CernVM-FS, A Scalable, Distributed Read-Only File-System
HPC clusters often use environment modules to share software between compute nodes.
Environment modules are software compiled in a different root (for example gcc
can be compiled to be installed inside /cvmfs/software/2022.1/modules/gcc
), and because of this, the environment variables must be modified (like PATH=/cvmfs/software/2022.1/modules/gcc/bin
).
The problem that environment modules solve is that if we had to manually install each software, the environment would be easily polluted. Using module load
, it is possible to modify dynamically the environment easily. Moreover, with the environment modules, it is possible to install several versions of the same software.
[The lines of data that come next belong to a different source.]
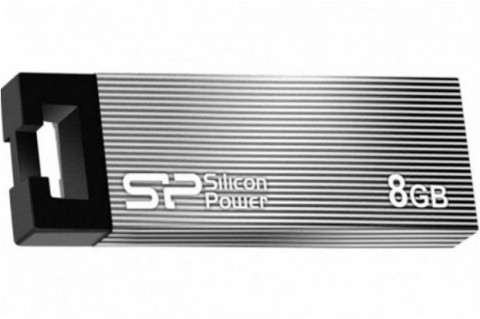 USB DRIVE SILICON POWER TOUCH 835 | 8GB USB 2.0 SHOCK/WATERPROOF IRON GRAY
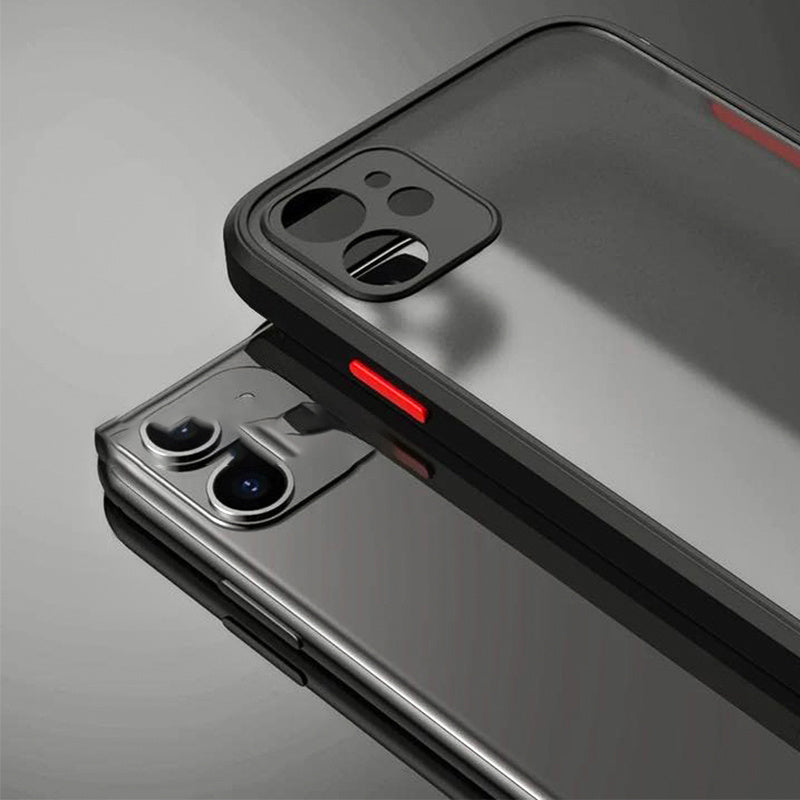 Mobile Phone Case Skin-friendly Contrast Color XR Cube Edge Soft Slicone Translucent Back Hard Mobile Arcade Ltd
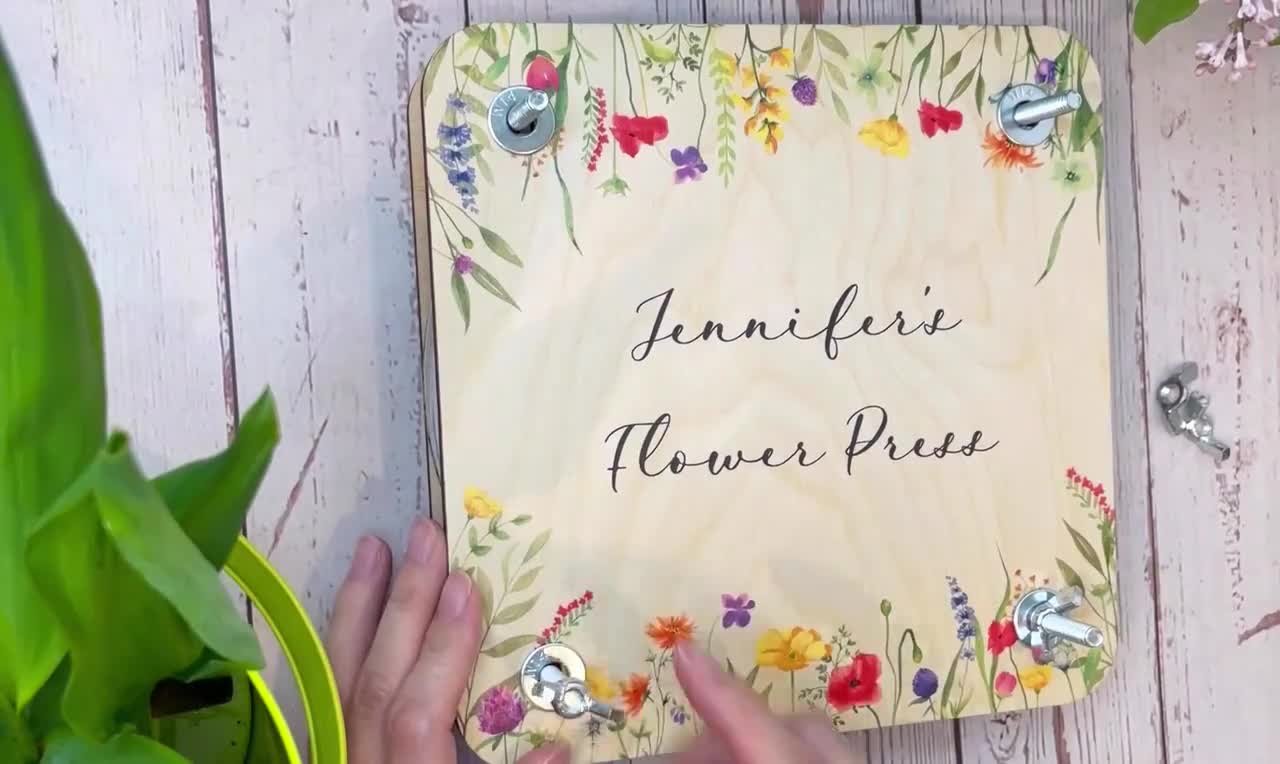 Wooden Flower Press Kit for Adults and Children, Plants Press, Dry Flower  Press, Personalized Flower Press Gift, Plants Lover Gift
These environment modules are shared using a distributed, cache-aggressive file-system called CernVM-FS.
The architecture is very similar to a database where the changes are done using the main database (Stratum 0) and the clients are using read-only replicas (Stratum 1). These Stratum 1 are load balanced using Geo API.
Each site is also equipped with a squid proxy, which is a full-featured caching proxy.
An equivalent software could be S3 Fuse.
However, CVMFS is unique because it serves its files via HTTP. The aggressive caching of CVMFS and Squid Proxy makes the data extremely well distributed. It is also possible to use S3 as a backend for CVMFS.
ClusterFactory distributes a CVMFS server container image made to create Stratum 1 CVMFS servers on Kubernetes, so our customers get our software by replicating our CVMFS server.